At boarding school, there is no hiding from education

This is why I went there in the first place – because before boarding school, my grades were okay. When I arrived at the school, it had a 100 per cent University Entrance achievement rate. In the younger year groups, they make the boarders go into classrooms after dinner and study or do homework every school night. For the older year groups, there was a quiet hour when you were expected to study. I hated it and I wasn’t alone in that but everyone did their work, studied hard and around exam time, got sincerely competitive. Everyone figured out their desired direction and worked toward it in earnest whether it was sport, art, vet science or cheffing.

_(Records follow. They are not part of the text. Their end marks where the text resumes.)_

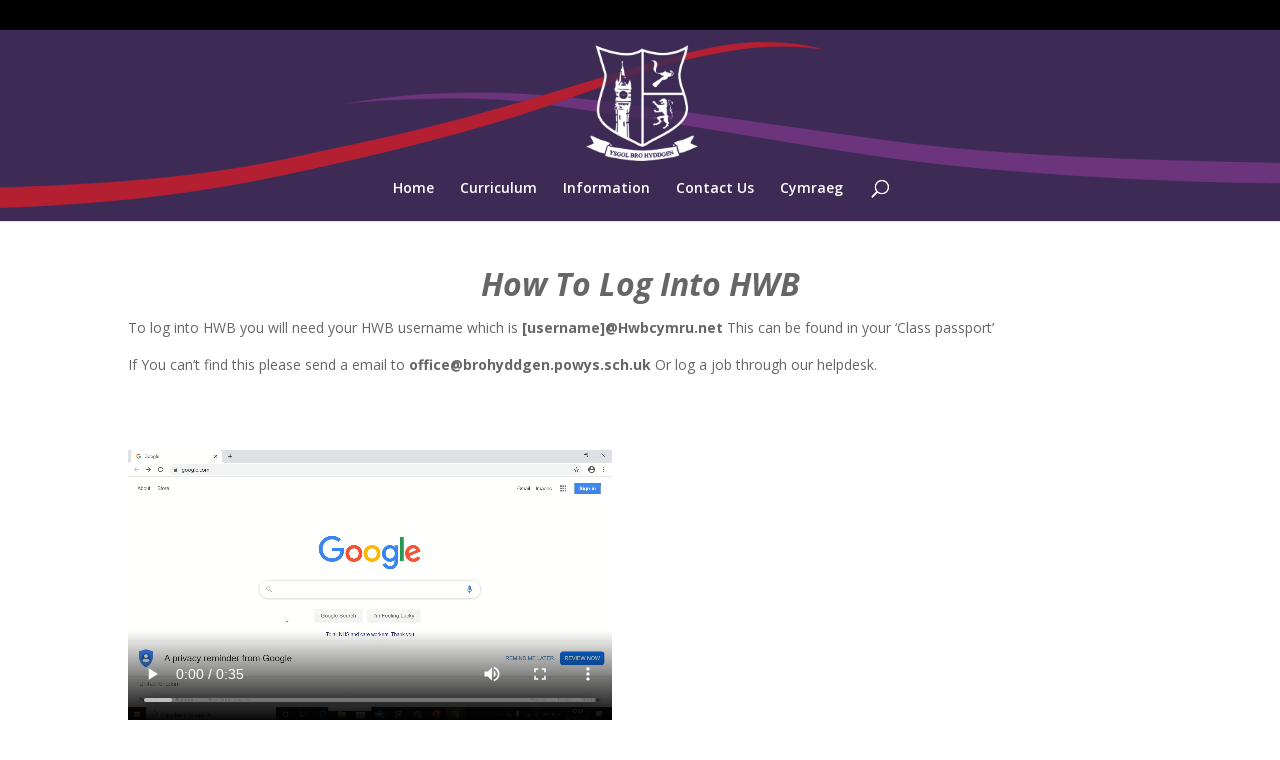

--- FILE ---
content_type: text/css
request_url: https://www.brohyddgen.cymru/wp-content/themes/broHyddgen/style.css?ver=4.27.5
body_size: 1161
content:
/*
 Theme Name:     Ysgol Bro Hyddgen
 Theme URI:      https://www.brohyddgen.cymru/
 Description:    Theme Ysgol Bro Hyddgen
 Author:         Cwmni Cynnal
 Author URI:     https://www.cynnal.co.uk/
 Template:       Divi
 Version:        1.0.0
*/
 
 
/* =Theme customization starts here
------------------------------------------------------- */
.blogItems article.et_pb_post{
	margin-bottom:50px !important;
}
.footer-comms{
	table-layout:fixed;
	width:100%;
}
.footer-comms td{
	padding:5px;
	text-align:center;
}
.footer-comms img{
	max-width:50px;
	width:90%;
	max-height:52px
}
.et-social-moodle span, .et-social-hwb span{
	display:block !important;
}
.et-social-moodle img, .et-social-hwb img{
	height:24px !important;
}
#main-header{
	border-top:30px solid #000000;
	position:relative !important;
	top:0px !important;
}
#page-container{
	padding-top:0px !important;
}
.front_page_blog  .post-content{
	display:none;
}
.front_page_blog .et_pb_post{
	margin-top:10px;
	font-size:14px;
}
.front_page_blog .et_pb_post h2{
	font-size:14px !important;
}
.front_page_blog .et_pb_post a:hover{
	transition:0.3s;
	color:#692999;
	text-decoration:underline;
	text-decoration-color: #692999;
}
.et_pb_main_blurb_image{
	margin-bottom:0px !important;
}
/*http://www.brohyddgen.cymru/wp-content/uploads/2018/06/gradient_piws.jpg

	background-image:url('https://www.brohyddgen.cymru/wp-content/uploads/2018/06/gradient_piws-2.jpg');
	background-size:cover;
	background-repeat:no-repeat;
*/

As absolutely stupid as a lot of the rules and practices of the school were, there was a hive mind single goal for every student to find out what you want to do and do it. I wanted to be a writer and here I am. Writing.
It was tough. It was a hard place to live, but my school results were good, I’m in the career I wanted and so are most of the people I knew at school and I don’t know that I could say the same had I stayed in the city. But I don’t look back at boarding school fondly. I was isolated from my family and barred from any kind of normalness. Yet if I could change about the experience to more bearable, it wouldn’t be that I wish I could have gone to more parties, it would have been that I wish I could have gone home more, gone to the beach with my friends (without a supervisor!), been able to see my family, been left alone to be sad sometimes.
Send them. Send your child away to boarding school and get them the best educational performance you can possibly get out of them if, and only if, you are willing to be reasonable about it. If you are willing to welcome them home often and allow them freedom. If you are willing to fight in their corner when the school makes a shitty decision. If you are going to send them a letter and a box of cookies at least once every fortnight. And maybe most important, only send them if you are okay calling it off after a year if it doesn’t work out.
Sending your child away isn’t time off from being a parent. And if you can understand that, internalise it and remember to bring them home sometimes, then I give you my permission to send them.